* WORK ITEM
In the data that follows, find the line with "genus: Canis"; transcribe it, every later line up to the one with "common name: guinea fowl", and that line as well, exactly and with no others.

--------------------------------------------------

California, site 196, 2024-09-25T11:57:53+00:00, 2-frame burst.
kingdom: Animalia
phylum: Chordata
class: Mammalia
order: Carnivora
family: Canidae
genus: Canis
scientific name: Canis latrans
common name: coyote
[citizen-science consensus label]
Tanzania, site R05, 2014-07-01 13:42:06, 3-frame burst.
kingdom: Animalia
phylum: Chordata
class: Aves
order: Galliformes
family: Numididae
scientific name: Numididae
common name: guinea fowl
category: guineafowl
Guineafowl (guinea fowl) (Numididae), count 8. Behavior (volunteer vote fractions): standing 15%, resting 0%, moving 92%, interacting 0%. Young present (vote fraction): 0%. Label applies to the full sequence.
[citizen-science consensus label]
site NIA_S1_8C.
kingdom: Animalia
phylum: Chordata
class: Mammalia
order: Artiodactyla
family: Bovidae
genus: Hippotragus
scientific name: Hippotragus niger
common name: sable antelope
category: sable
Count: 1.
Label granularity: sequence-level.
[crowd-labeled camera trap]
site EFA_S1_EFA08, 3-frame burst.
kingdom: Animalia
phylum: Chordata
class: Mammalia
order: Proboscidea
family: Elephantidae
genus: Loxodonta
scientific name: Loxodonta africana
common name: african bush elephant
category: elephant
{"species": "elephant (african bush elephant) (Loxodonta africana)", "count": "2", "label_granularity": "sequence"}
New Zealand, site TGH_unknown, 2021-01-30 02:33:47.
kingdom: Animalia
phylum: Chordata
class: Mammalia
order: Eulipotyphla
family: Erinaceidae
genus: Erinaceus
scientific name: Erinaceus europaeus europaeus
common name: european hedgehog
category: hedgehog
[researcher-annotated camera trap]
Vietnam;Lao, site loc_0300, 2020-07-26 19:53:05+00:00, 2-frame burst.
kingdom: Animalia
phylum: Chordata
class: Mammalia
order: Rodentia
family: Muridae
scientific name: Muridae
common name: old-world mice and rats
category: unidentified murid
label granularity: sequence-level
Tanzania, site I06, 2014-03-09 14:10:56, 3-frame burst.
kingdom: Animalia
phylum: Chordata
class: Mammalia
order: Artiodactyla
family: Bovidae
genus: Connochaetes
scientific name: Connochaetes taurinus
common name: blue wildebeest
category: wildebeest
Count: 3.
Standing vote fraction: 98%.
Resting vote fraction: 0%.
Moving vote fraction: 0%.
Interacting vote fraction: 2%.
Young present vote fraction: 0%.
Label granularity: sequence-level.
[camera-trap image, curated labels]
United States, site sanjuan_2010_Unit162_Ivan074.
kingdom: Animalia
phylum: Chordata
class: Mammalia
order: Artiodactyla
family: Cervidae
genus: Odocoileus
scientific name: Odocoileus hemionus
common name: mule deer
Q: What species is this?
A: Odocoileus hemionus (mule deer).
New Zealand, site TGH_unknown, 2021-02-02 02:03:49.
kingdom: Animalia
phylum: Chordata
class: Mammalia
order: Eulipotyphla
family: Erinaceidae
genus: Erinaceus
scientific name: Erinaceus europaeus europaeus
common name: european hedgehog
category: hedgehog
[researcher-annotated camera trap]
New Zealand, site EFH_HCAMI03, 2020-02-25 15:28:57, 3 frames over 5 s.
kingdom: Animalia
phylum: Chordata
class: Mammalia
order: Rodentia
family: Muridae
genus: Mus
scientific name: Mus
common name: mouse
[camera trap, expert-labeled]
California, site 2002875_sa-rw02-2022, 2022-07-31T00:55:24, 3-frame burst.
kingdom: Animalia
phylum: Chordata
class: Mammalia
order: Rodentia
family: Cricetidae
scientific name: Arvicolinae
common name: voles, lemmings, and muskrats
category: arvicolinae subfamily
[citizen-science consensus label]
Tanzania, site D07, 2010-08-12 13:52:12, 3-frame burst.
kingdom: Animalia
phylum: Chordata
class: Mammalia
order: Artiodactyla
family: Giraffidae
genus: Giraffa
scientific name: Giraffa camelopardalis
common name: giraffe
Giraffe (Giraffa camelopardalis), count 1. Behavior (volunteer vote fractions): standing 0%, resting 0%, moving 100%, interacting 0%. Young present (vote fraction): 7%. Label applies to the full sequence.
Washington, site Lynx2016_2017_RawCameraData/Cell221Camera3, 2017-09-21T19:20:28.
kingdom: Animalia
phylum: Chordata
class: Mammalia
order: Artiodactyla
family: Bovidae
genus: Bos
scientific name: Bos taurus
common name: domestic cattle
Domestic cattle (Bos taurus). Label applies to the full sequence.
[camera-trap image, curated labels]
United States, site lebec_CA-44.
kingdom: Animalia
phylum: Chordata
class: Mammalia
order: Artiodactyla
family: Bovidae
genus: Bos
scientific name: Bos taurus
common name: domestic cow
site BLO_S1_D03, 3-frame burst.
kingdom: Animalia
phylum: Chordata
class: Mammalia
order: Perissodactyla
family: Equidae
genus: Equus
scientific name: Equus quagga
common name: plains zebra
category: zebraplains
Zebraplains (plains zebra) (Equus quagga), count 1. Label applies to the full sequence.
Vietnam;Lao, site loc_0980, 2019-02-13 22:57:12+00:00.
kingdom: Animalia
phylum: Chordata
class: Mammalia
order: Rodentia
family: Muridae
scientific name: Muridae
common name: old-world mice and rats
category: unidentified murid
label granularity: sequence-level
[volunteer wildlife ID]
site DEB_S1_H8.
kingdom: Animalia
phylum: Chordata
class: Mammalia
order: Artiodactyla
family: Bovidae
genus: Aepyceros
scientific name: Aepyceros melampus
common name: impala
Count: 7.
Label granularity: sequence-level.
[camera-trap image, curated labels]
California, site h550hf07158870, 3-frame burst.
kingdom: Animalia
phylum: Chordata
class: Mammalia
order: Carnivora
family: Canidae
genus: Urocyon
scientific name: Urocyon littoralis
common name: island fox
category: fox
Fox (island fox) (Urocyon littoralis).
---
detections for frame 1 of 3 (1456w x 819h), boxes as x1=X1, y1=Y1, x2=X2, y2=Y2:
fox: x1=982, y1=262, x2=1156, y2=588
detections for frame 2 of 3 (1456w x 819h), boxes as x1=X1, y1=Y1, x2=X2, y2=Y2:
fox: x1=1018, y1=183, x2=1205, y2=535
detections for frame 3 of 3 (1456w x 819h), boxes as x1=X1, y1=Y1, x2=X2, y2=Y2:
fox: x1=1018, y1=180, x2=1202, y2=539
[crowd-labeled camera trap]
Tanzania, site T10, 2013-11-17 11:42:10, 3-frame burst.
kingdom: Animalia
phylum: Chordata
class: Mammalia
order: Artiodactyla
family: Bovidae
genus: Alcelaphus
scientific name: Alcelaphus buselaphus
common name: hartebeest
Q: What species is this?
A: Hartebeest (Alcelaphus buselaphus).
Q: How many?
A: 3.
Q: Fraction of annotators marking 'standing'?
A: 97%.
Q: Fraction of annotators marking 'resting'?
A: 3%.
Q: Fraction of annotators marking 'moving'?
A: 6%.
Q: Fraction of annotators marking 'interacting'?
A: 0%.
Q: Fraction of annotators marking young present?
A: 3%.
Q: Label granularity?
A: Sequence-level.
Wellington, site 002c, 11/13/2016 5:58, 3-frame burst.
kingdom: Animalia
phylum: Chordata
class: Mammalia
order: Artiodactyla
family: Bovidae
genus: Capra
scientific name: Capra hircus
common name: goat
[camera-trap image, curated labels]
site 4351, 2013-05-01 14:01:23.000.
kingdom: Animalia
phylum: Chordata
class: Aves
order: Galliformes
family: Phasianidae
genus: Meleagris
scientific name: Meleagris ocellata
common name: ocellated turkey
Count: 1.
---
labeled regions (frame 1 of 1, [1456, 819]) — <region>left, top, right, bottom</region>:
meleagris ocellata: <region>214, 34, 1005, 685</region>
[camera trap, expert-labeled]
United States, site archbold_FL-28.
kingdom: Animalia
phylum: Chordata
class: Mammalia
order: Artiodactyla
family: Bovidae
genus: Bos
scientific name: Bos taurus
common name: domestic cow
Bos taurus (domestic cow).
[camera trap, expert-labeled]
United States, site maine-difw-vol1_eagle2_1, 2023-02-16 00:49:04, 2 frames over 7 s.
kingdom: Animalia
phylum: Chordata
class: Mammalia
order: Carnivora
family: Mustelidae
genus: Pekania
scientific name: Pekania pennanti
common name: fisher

--------------------------------------------------

* ANSWER SPACE
genus: Canis
scientific name: Canis latrans
common name: coyote
[citizen-science consensus label]
Tanzania, site R05, 2014-07-01 13:42:06, 3-frame burst.
kingdom: Animalia
phylum: Chordata
class: Aves
order: Galliformes
family: Numididae
scientific name: Numididae
common name: guinea fowl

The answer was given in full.